Mas, o caso não era tão simples, Eduardo estava sendo autuado por porte e tráfico de drogas, como também por participar de roubos de caixas eletrônicas.

Com a ordem de prisão preventiva expedida, ele preferiu entregar-se à polícia. Só depois que a notícia foi veiculada no principal jornal da região é que Denise tomou conhecimento do fato. Muito nervosa, saiu do serviço e foi para casa conversar com Armando. Ao saber que ele já estava ciente do fato há algum tempo, sentiu-se duplamente traída, não só por seu marido como pelo próprio filho. Ainda sob o jugo da revolta, tomou uma decisão, arrumou sua mala com algumas peças de vestuário e partiu com rumo ignorado. Alguns anos se passaram, até que Armando não mais suportando as perdas no seu destino, antecipou seu funeral, estrangulando-se com uma corda amarrada no batente da porta em sua própria casa. Saber que já na primeira vez em que seu filho, então, com quinze anos, foi a uma discoteca e vencido pela timidez, aceitou um comprimido oferecido por um rapaz muito alegre, iniciou a triste caminhada para a dependência química, razão porque acabou se afastando dos amigos Júlio, Bernardo e Mário, adquirindo inúmeros outros companheiros aos quais iniciou na mesma trajetória que a sua, por julgar que os libertava da timidez e lhes oferecia uma vida mais intensa, participativa e prazerosa. Porém, outras drogas surgiam e eram testadas por Eduardo, foi assim que ingressou num grupo de aidéticos e veio a falecer aos 22 anos, um ano após o suicídio do pai.

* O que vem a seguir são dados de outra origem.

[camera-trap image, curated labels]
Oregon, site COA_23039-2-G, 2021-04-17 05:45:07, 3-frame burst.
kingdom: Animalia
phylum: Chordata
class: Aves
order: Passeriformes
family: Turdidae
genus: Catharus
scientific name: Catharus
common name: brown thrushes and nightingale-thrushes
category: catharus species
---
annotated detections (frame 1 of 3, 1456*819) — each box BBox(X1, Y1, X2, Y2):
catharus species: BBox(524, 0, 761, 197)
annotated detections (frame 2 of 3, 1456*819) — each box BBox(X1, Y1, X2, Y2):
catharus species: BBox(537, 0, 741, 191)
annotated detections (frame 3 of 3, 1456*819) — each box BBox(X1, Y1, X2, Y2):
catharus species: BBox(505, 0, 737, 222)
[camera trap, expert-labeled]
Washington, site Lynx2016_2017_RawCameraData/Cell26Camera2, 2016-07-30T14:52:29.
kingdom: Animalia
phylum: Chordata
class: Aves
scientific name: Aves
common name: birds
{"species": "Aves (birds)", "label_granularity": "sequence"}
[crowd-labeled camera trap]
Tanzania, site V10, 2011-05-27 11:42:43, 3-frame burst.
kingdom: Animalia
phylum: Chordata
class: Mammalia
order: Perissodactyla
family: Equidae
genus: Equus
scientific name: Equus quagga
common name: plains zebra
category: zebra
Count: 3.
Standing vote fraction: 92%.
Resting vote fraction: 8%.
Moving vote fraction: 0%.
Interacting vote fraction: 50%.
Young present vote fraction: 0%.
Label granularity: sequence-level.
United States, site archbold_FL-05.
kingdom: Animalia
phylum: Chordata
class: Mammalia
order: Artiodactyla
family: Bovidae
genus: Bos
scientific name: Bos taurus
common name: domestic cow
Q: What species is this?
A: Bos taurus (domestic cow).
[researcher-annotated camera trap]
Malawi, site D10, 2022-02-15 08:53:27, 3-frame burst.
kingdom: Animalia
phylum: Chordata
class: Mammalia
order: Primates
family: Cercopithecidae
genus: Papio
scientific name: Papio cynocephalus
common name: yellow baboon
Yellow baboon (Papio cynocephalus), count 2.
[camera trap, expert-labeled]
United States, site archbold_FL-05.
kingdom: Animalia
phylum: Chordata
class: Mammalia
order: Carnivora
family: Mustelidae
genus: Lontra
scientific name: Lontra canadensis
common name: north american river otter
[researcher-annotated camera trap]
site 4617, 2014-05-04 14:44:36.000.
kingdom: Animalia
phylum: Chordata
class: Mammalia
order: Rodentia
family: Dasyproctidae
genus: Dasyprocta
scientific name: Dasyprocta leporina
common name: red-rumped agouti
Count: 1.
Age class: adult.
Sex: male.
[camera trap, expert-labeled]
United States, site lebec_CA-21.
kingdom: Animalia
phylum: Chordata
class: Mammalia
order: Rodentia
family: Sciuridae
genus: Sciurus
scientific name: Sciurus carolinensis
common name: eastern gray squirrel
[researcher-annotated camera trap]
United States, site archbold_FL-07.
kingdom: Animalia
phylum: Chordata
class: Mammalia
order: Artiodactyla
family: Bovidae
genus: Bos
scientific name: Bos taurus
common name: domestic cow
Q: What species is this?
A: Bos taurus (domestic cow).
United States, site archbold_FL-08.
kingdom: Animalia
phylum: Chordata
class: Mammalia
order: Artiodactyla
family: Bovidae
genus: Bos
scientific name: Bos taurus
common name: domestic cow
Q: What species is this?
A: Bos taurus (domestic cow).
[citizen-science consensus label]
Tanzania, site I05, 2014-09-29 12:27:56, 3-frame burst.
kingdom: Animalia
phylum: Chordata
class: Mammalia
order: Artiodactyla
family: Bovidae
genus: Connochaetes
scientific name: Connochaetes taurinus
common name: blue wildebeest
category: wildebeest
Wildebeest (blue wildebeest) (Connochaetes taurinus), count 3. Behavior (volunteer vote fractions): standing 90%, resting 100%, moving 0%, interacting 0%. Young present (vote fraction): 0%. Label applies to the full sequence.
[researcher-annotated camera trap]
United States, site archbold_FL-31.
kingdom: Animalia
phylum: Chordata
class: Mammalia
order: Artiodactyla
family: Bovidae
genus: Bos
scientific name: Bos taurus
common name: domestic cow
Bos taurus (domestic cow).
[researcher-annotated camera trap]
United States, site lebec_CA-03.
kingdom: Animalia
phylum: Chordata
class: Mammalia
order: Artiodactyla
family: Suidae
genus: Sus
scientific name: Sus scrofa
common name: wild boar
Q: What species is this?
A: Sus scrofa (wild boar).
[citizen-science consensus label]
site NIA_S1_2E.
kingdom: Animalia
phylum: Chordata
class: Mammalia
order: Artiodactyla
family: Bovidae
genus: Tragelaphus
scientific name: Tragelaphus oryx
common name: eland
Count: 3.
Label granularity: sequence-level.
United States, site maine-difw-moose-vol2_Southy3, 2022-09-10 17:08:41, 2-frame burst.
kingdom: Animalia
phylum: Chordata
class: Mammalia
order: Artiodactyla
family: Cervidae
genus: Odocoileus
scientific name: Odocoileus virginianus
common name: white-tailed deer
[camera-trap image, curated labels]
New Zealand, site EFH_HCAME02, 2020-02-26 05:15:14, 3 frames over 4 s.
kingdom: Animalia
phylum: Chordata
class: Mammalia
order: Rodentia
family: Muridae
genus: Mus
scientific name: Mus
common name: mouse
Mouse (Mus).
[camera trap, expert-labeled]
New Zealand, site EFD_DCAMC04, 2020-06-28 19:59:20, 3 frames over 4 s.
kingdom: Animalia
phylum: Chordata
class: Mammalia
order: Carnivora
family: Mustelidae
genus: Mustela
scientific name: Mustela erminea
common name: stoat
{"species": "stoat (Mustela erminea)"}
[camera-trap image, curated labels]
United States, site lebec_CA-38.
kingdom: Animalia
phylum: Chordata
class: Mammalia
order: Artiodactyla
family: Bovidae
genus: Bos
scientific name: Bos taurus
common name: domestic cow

Mais uma vez, Denise tomou conhecimento dos fatos e acontecimentos através da imprensa escrita, quando questionada sobre o porquê da decisão de abandoná-los, foi sucinta e direta: Estávamos convivendo em três pessoas, duas se uniram e deixaram a terceira fora dos acontecimentos da “família”. Depois dos fatos ocorridos e sem ter como escondê-los, vieram à tona. Então, a terceira pessoa achou por bem não interferir na confiança mútua das outras duas e ficou aguardando os novos noticiários.